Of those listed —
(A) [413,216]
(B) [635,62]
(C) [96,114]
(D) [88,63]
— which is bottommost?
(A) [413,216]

-=-=-=-=-

Exercise
Copy the listing above word for word, keeping each line and its punctuation unchanged.

Exercise response
Of those listed —
(A) [413,216]
(B) [635,62]
(C) [96,114]
(D) [88,63]
— which is bottommost?
(A) [413,216]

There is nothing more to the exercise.